J'ai l'impression que LA spécialité qui va se faire "bouffer" par l'IA contre toute attente, c'est la dermatologie mais c'est plus le fait de poser un diagnostic sur reconnaissance immédiate (ce qui d'ordinaire est la prérogative des généralistes).
C'est peut-être une spécialité qui sera amenée dans un futur lointain à rejoindre les gynéco et stomato dans une prise en charge sans accès préalable au médecin traitant tout en respectant le parcours de soin.
Avec une photographie, le patient pourra vite faire analyser le niveau de dangerosité d'une lésion tumorale (ou d'une atteinte topographique). La principale limite reste la confidentialité, mais je pense que le patient sera plus confiant de photographier des condylomes situés en marge anale que de présenter celui-ci à plusieurs reprises à des personnes humaines.
J'suis toujours étonné de voir tout le monde s'inquiéter de l'IA sans considérer un problème bien plus probable et de court terme : la surpopulation médicale.
Comme les ingénieurs d'il y a 50 ans, les gens ont la prétention de considérer d'office que leur métier intellectuel n'a aucune chance de subir quelconque paupérisation
Si les objectifs de promotion à 16 000 sont atteints d'ici quelques années, ça fera au minimum plus de 8000 MG sur le marché chaque année. En notant qu'il y a actuellement un peu plus de 100 000 MG en exercice, en seulement 12 ans, on double ni plus ni moins le nombre de MG en exercice en france, et en 24 ans, on le triple.
La médecine est un domaine qui respecte, comme tous les secteurs, les règles impitoyables du capital : la valeur sur le marché du travail d'une profession dépend directement du nombre de personne capable de l'exercer et d'être employé à l'instant T, d'où la haute valeur de certaines professions très réglementées et quasiment inaccessibles comme notaire ou huissier.

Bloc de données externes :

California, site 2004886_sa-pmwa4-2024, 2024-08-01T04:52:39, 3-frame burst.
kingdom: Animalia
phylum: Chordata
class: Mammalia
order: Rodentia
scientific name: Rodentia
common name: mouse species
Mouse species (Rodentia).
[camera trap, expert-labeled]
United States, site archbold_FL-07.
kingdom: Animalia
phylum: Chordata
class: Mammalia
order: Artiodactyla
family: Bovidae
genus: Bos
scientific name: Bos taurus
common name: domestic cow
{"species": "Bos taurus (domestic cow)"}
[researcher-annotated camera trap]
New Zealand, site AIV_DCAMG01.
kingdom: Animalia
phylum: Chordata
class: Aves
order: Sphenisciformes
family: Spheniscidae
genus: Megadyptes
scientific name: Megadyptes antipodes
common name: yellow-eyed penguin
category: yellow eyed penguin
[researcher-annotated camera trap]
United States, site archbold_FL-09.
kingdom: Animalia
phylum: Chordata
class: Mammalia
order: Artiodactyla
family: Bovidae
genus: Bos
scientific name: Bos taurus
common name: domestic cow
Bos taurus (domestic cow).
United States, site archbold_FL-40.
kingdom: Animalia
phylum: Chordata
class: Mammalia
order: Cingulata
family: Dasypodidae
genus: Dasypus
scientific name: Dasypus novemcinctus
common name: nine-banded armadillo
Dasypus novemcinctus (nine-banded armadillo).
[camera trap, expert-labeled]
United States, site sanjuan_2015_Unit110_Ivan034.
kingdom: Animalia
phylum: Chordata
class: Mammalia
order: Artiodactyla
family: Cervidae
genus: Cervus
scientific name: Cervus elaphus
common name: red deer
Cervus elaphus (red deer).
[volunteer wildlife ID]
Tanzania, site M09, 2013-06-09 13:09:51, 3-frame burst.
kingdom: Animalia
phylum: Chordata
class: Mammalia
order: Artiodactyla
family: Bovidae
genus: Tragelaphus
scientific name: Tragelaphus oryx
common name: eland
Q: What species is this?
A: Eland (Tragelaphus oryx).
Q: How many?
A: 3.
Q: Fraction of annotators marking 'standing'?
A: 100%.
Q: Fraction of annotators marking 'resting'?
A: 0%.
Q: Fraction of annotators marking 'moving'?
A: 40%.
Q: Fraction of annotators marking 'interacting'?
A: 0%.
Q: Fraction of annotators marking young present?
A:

Quand il y aura 300 000 MG en France, le rapport de force va très largement s'inverser avec les responsables de recrutements et les salaires ainsi que les conditions de travail vont être drastiquement nivelés vers le bas (exactement comme les ingénieurs). La précarisation de la profession va nous faire rentrer dans un cercle vicieux où nous n'aurons pas d'autres choix que celui de travailler dans des conditions défavorables pour vivre.
Le retour du rachat de patientèle et de la concurrence médicale va revenir, comme c'était déjà le cas il y a 50 ans par ailleurs (tout est cyclique, et c'est à cause de la surpopulation médicale d'antan, entres autres, que le NC est né)
Le pire c'est ceux qui pensent qu'une surpopulation médicale va juste vouloir dire une meilleure répartition des patients et des conditions de travail plus agréables sans modification des salaires moyens : sérieusement ? Vous êtes nés hier ..?
La finalité c'est qu'on deviendra des esclaves corvéables et assujéti à la SECU, car dans l'obligation de devoir accepter n'importe quelle condition pour travailler. D'ailleurs, entre temps, l'inflation aura continué d'exploser et le secteur 3 aura été supprimé. On va passer de métier à 6k minimum en moyenne à des salaires de cadre random à 3k, encore une fois exactement comme les ingénieurs, et ça va faire mal
Exactement, c'est ce que je disais il a quelques années sur le forum.
C'est pour ça qu'il faut prendre une spé d'organe ou à petit effectifs => Moins de formés/an donc moins de concurrences après l'internat
Et puis dans un monde où les IPA, les pharmaciens et les autres paramed prescrivent, qu'est ce qu'on va en faire d'autant de généralistes ?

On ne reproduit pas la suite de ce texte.